No pretendo responder a mis propios planteamientos
retóricos. Sólo puedo admirar, desde mi comodidad
incómoda, la integridad de hombres libres como el Dr. Biscet,
reverenciar el valor de nuestros guerreros pacíficos para
impartir lecciones, ilustrar sinrazones y despejarnos el camino
al resto, las masas, los despreocupados.
El Dr. Biscet ha dicho que practica las teorías
expuestas por el Dr. Martin Luther King Jr., el Dalai Lama y Gandhi.
Al igual que Gandhi se ha enfrentado a poderes malvados con desgastadoras
huelgas de hambre, utilizando su cuerpo como escudo ante la infamia.
¿Y para qué? No lo hizo para recibir la más
alta condecoración que le entrega el gobierno de los Estados
Unidos a un civil. Ni para que sacaran su foto en la primera página
de un periódico. Desafió a un gobierno entero porque
está en su derecho.
No debe ser fácil estar atado a tan fuertes
convicciones; abogar no sólo por uno mismo o una idea, sino
por los derechos de todo un pueblo. Mucho menos cuando tantos que
se beneficiarían de sus gritos de libertad ni los entienden,
ni los apoyan, ni los reconocen; y aún sabiéndolo
no permitirse claudicar.
La esposa de Biscet recibió noticia de la
distinción otorgada al médico en la Casa Blanca y
agradeció el ''reconocimiento a nuestros presos políticos''.

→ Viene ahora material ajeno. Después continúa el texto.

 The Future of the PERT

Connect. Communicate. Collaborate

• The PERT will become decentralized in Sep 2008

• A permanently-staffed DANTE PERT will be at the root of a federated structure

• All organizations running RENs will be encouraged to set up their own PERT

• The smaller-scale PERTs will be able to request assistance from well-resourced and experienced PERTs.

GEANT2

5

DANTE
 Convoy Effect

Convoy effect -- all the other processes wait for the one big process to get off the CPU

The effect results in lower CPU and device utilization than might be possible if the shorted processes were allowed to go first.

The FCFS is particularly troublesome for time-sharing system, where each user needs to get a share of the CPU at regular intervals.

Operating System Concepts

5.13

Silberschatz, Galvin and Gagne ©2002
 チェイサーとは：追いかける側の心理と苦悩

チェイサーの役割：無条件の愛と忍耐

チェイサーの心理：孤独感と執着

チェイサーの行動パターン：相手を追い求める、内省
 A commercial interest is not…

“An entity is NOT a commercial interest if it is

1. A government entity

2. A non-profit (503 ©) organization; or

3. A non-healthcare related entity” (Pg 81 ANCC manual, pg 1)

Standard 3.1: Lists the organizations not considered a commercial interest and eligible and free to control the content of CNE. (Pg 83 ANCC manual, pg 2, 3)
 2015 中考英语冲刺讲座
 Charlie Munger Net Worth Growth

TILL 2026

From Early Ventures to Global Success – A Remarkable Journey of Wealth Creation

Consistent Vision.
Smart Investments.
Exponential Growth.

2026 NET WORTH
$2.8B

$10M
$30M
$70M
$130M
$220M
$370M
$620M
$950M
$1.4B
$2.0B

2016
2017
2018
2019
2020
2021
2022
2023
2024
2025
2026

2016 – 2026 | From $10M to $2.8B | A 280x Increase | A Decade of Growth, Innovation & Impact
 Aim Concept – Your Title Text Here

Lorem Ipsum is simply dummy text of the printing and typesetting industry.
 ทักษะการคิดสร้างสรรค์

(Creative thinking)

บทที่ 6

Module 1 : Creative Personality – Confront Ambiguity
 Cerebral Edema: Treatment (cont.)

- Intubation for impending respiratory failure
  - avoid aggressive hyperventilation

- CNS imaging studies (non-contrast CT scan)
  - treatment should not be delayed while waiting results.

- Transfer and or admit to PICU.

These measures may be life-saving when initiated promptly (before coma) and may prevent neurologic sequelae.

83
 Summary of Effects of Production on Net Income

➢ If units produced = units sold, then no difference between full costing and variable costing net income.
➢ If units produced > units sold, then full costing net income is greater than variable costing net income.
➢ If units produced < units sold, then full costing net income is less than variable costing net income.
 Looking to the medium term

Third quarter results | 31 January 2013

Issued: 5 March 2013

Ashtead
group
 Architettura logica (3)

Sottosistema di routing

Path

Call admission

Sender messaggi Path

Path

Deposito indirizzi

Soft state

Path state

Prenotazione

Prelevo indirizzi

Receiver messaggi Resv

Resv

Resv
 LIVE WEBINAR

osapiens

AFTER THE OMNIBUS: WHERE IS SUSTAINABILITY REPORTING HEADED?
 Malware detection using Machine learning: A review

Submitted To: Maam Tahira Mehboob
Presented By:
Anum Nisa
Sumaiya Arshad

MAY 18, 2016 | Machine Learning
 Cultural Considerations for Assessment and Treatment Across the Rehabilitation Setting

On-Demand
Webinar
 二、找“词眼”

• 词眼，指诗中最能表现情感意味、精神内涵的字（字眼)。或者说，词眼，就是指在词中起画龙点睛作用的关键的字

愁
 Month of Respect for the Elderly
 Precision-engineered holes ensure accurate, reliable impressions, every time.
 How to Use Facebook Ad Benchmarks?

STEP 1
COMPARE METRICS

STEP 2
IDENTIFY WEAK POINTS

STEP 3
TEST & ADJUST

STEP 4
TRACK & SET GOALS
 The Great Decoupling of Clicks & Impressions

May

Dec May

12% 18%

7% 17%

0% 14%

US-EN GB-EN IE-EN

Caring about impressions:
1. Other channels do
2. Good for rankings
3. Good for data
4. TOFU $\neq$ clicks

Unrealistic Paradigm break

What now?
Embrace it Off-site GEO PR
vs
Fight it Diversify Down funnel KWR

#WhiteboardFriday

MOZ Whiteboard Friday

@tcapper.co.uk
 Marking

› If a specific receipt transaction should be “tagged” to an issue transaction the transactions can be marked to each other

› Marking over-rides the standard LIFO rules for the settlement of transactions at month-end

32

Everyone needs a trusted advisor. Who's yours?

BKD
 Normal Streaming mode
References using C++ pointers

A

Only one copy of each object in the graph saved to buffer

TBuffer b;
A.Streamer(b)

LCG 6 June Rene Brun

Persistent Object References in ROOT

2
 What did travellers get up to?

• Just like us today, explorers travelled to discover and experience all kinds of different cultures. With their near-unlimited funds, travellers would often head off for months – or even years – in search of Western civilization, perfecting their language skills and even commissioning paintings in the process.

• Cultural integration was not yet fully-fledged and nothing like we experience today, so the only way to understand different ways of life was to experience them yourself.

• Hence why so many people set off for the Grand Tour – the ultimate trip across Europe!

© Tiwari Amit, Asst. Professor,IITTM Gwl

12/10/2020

La palabra ''nuestros'' debería calarnos profundamente. Son
sin duda nuestros hermanos los que, inquebrantables, dan la cara
por defender los derechos que tantos damos por ganados desde hace
medio siglo.
Son ellos los grandes pensadores, los poetas, los
líderes, los que periódicamente se alzan para recordarnos
que la batalla no ha sido ganada, que como seres humanos seguimos
albergando odios e impulsos repulsivos, que seguimos permitiendo
la opresión indiscriminada, aunque colectiva y civilizadamente
pretendamos enarbolar principios e ideales nobles. En realidad somos
nosotros los que debemos darle las gracias al Dr. Biscet por forzarnos
a ser honestos, aunque sólo sea con nosotros mismos.